Print, please, the line that contains "kingdom: Animalia" and each line after it to the end of the entries, unchanged and with nothing else.
Provided information START
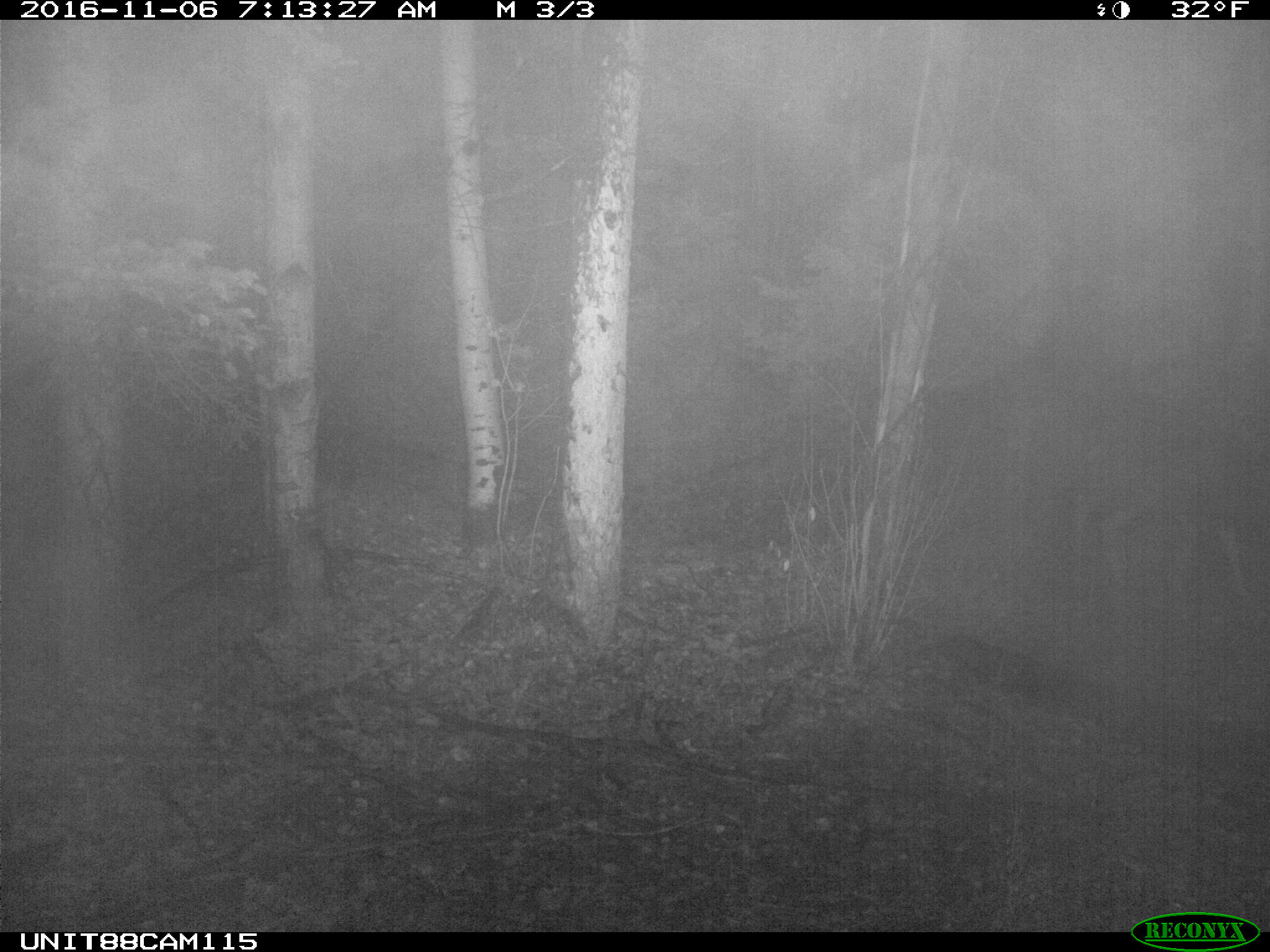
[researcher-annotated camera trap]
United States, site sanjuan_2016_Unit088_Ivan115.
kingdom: Animalia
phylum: Chordata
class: Mammalia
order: Artiodactyla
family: Cervidae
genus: Odocoileus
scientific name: Odocoileus hemionus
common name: mule deer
Provided information END
§ **Exercise answer**:
kingdom: Animalia
phylum: Chordata
class: Mammalia
order: Artiodactyla
family: Cervidae
genus: Odocoileus
scientific name: Odocoileus hemionus
common name: mule deer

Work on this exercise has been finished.